Phillips Suzanne, MacDougall Conan, Holdford David A
Department of Pharmacy, School of Pharmacy, Virginia Commonwealth University, Richmond, VA, USA.
Ann Pharmacother. 2007 Jan;41(1):13-20. doi: 10.1345/aph.1H452. Epub 2007 Jan 2.
The rise in community-onset methicillin-resistant Staphylococcus aureus (MRSA) infections potentially complicates the empiric management of cellulitis. The threshold at which drugs active against MRSA, such as clindamycin and trimethoprim/sulfamethoxazole (TMP/SMX), should be incorporated into empiric therapy is unknown.
To evaluate the cost-effectiveness of using cephalexin, TMP/SMX, or clindamycin for outpatient empiric therapy of cellulitis, given various likelihoods of infection due to MRSA.
A decision analysis of the empiric treatment of cellulitis was performed from the perspective of a third-party payer. The model included initial therapy with cephalexin, clindamycin, or TMP/SMX, followed by treatment with linezolid in cases of clinical failure. Probability and cost estimates were obtained from clinical trials, epidemiologic data, and publicly available cost data and were subjected to sensitivity analysis.
Under the base-case scenario (37% probability of infection by S. aureus and a 27% MRSA prevalence), cephalexin was the most cost-effective option. Clindamycin became a more cost-effective therapy at MRSA probabilities from 41-80% when the probability of staphylococcal infection was greater than 40%. TMP/SMX was cost-effective only at very high likelihoods of MRSA infection. Variables with the most influence in the model were probability of S. aureus being methicillin-resistant, cost of linezolid, probability of a cure with cephalexin for a non-MRSA infection, and probability of infection due to S. aureus.

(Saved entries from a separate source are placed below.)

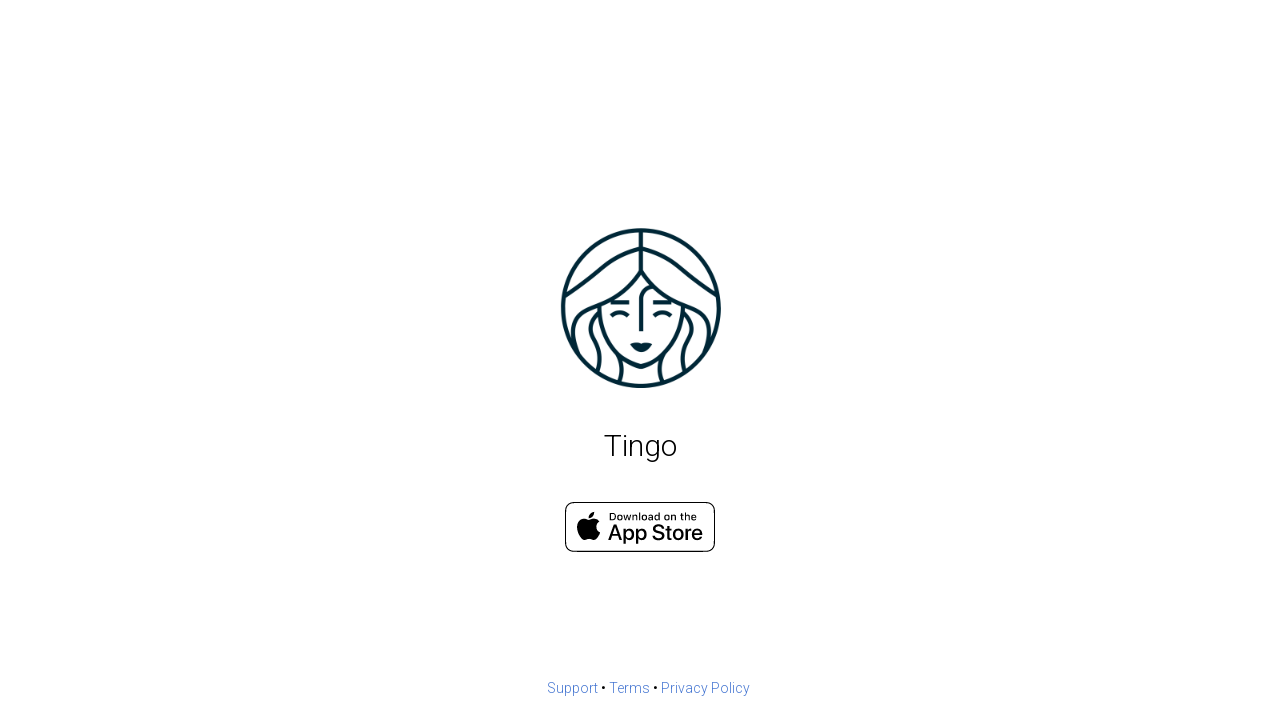

--- FILE ---
content_type: text/html; charset=UTF-8
request_url: https://gettingo.com/
body_size: 504
content:
<head>
  <link href="https://fonts.googleapis.com/css2?family=Roboto:wght@100;300;400&display=swap" rel="stylesheet">
  <style>
    body {
      font-family: 'Roboto', Tahoma, Arial sans-serif;
      font-weight: 300;
    }
    h1 {
      font-family: 'Roboto', sans-serif;
      font-weight: 300;
      font-size: 30px;
    }
    a {
      color: #4878d2;
      text-decoration: none;
    }
    a:hover {
      color: #4878d2;
      text-decoration: underline;
    }
    .footer {
      text-align: center;
      position: fixed;
      bottom: 0;
      height: 30px;
      padding-bottom: 10px;
      width: 100%;
      font-size: 14px;
    }
  </style>
  <meta name="viewport" content="width=device-width, initial-scale=1">
</head>

<body>
  <div style="text-align:center;">
    <img src="tingo.png" width="200" style="margin: 0 auto;margin-top: 200px;">
    <h1>Tingo</h1>
    <br>
    <a href="https://apps.apple.com/ru/app/tingo-ai-face-editor-retouch/id1513127491?l=en"><img src="appstore.svg" width="150"></a>
  </div>
  <div class="footer">
    <a href="/support">Support</a> • <a href="/docs/terms.pdf">Terms</a> • <a href="/docs/policy.pdf">Privacy Policy</a>
  </div>
</body>
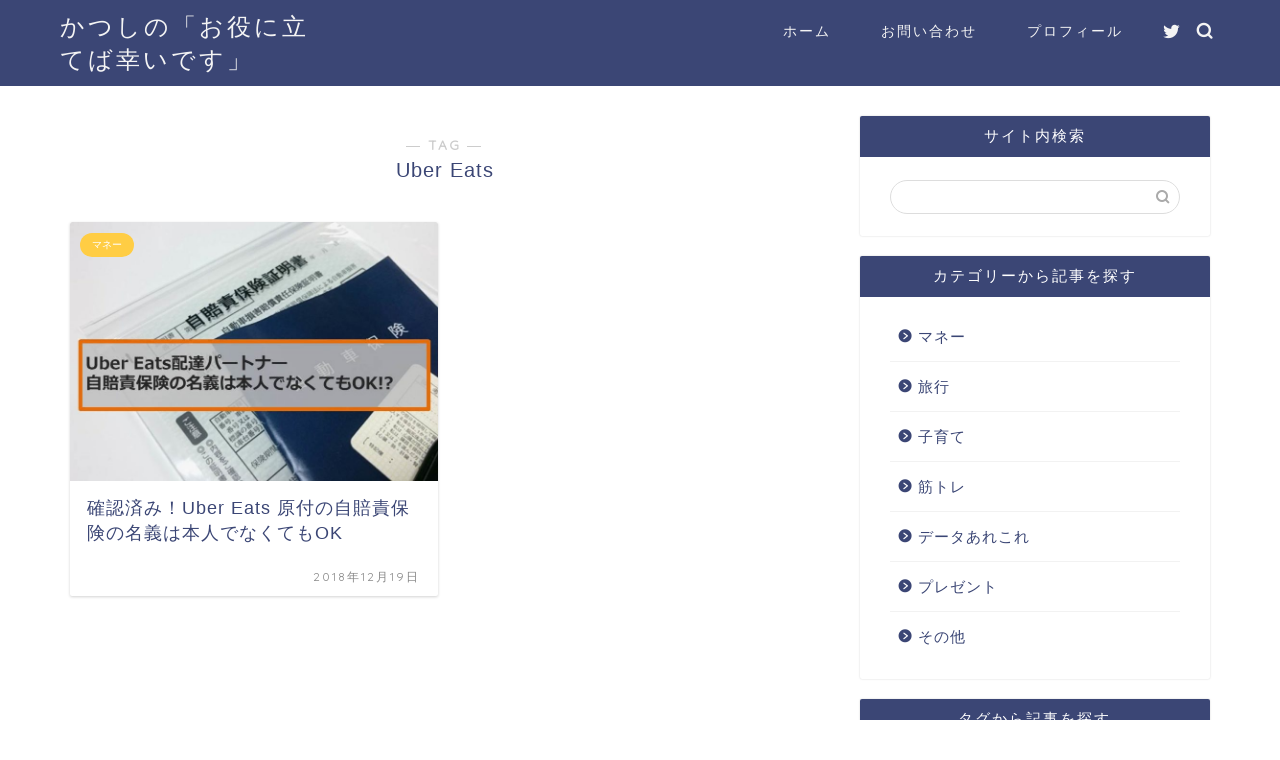

--- FILE ---
content_type: application/javascript; charset=utf-8;
request_url: https://dalc.valuecommerce.com/app3?p=885861691&_s=https%3A%2F%2Foyakuni-tateba.com%2Ftag%2Fuber-eats&vf=iVBORw0KGgoAAAANSUhEUgAAAAMAAAADCAYAAABWKLW%2FAAAAMElEQVQYV2NkFGP4n5ExgUG6qZyB0SdL6H9x2TQG71WxDIy7ubr%2Be5%2FbwFChcYwBAPYMDaMxKqHHAAAAAElFTkSuQmCC
body_size: 2110
content:
vc_linkswitch_callback({"t":"697e9085","r":"aX6QhQAFH6ESv-CoCooAHwqKBtSKiw","ub":"aX6QhAAHTGoSv%2BCoCooFuwqKBtg6fg%3D%3D","vcid":"VQXZ_rPcgyx1-FBhcSetV5OtcwuOkjxn7YxpX1Wm0QPvyxCHt53cG4Ri1B_5O5VT","vcpub":"0.335777","jalan.net/dp":{"a":"2656064","m":"3119242","g":"ca9672d2ab","sp":"vos%3Dafjadpvczzzzx00000001"},"azwww.yamada-denkiweb.com":{"a":"2431450","m":"2241345","g":"d635a0f78c"},"shopping.yahoo.co.jp":{"a":"2695956","m":"2201292","g":"73a8c4f38c"},"www.amazon.co.jp":{"a":"2614000","m":"2366370","g":"1172114cac","sp":"tag%3Dvc-22%26linkCode%3Dure"},"pi-chiku-park.com":{"a":"2431450","m":"2241345","g":"d635a0f78c"},"www.yamada-denkiweb.com":{"a":"2431450","m":"2241345","g":"d635a0f78c"},"approach.yahoo.co.jp":{"a":"2695956","m":"2201292","g":"73a8c4f38c"},"travel.yahoo.co.jp":{"a":"2761515","m":"2244419","g":"3bd91b6c8c"},"paypaystep.yahoo.co.jp":{"a":"2695956","m":"2201292","g":"73a8c4f38c"},"coupon.kitamura.jp":{"a":"2451310","m":"2215383","g":"55be86fb8c"},"www.jalan.net/activity":{"a":"2720182","m":"3222781","g":"9a7b53908c"},"l":5,"www.hotpepper.jp?vos=nhppvccp99002":{"a":"2594692","m":"2262623","g":"07ff3a62a3","sp":"vos%3Dnhppvccp99002"},"wwwtst.hotpepper.jp":{"a":"2594692","m":"2262623","g":"07ff3a62a3","sp":"vos%3Dnhppvccp99002"},"shop.kitamura.jp":{"a":"2451310","m":"2215383","g":"55be86fb8c"},"paypaymall.yahoo.co.jp":{"a":"2695956","m":"2201292","g":"73a8c4f38c"},"enet-japan.com":{"a":"2428656","m":"2036496","g":"e5a370c28c"},"p":885861691,"www.hotpepper.jp":{"a":"2594692","m":"2262623","g":"07ff3a62a3","sp":"vos%3Dnhppvccp99002"},"s":3463320,"biz.travel.yahoo.co.jp":{"a":"2761515","m":"2244419","g":"3bd91b6c8c"},"mini-shopping.yahoo.co.jp":{"a":"2695956","m":"2201292","g":"73a8c4f38c"},"online.nojima.co.jp":{"a":"2428656","m":"2036496","g":"e5a370c28c"},"www.kitamura.jp":{"a":"2451310","m":"2215383","g":"55be86fb8c"},"shopping.geocities.jp":{"a":"2695956","m":"2201292","g":"73a8c4f38c"},"jalan.net":{"a":"2513343","m":"2130725","g":"8425f83c8c"},"check.yamada-denkiweb.com":{"a":"2431450","m":"2241345","g":"d635a0f78c"}})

Cephalexin remains a cost-effective therapy for outpatient management of cellulitis at current estimated MRSA levels. Cephalexin was the most cost-effective choice over most of the modeled range of probabilities, with clindamycin becoming more cost-effective at high likelihoods of MRSA infection. TMP/SMX is unlikely to be cost-effective for treatment of simple cellulitis. Further studies of the microbiology of cellulitis, the epidemiology of MRSA, and the clinical effectiveness of clindamycin and TMP/SMX in skin and soft tissue infections are needed.
社区获得性耐甲氧西林金黄色葡萄球菌(MRSA)感染的增加可能会使蜂窝织炎的经验性治疗变得复杂。对于像克林霉素和甲氧苄啶/磺胺甲恶唑(TMP/SMX)等对MRSA有效的药物,应在何种阈值下纳入经验性治疗尚不清楚。
鉴于因MRSA感染的可能性不同,评估使用头孢氨苄、TMP/SMX或克林霉素进行蜂窝织炎门诊经验性治疗的成本效益。
从第三方支付方的角度对蜂窝织炎的经验性治疗进行决策分析。该模型包括使用头孢氨苄、克林霉素或TMP/SMX进行初始治疗,临床治疗失败时则使用利奈唑胺治疗。概率和成本估计来自临床试验、流行病学数据以及公开可得的成本数据,并进行敏感性分析。
在基础病例情景下(金黄色葡萄球菌感染概率为37%,MRSA流行率为27%),头孢氨苄是最具成本效益的选择。当葡萄球菌感染概率大于40%且MRSA概率在41%-80%时,克林霉素成为更具成本效益的治疗方法。仅在MRSA感染可能性非常高时,TMP/SMX才具有成本效益。模型中影响最大的变量是金黄色葡萄球菌耐甲氧西林的概率、利奈唑胺的成本、头孢氨苄治疗非MRSA感染的治愈概率以及金黄色葡萄球菌感染的概率。
按照目前估计的MRSA水平,头孢氨苄仍是蜂窝织炎门诊治疗的一种具有成本效益的疗法。在大多数建模概率范围内,头孢氨苄是最具成本效益的选择,在MRSA感染可能性高时,克林霉素更具成本效益。TMP/SMX治疗单纯性蜂窝织炎不太可能具有成本效益。需要对蜂窝织炎的微生物学、MRSA的流行病学以及克林霉素和TMP/SMX在皮肤和软组织感染中的临床疗效进行进一步研究。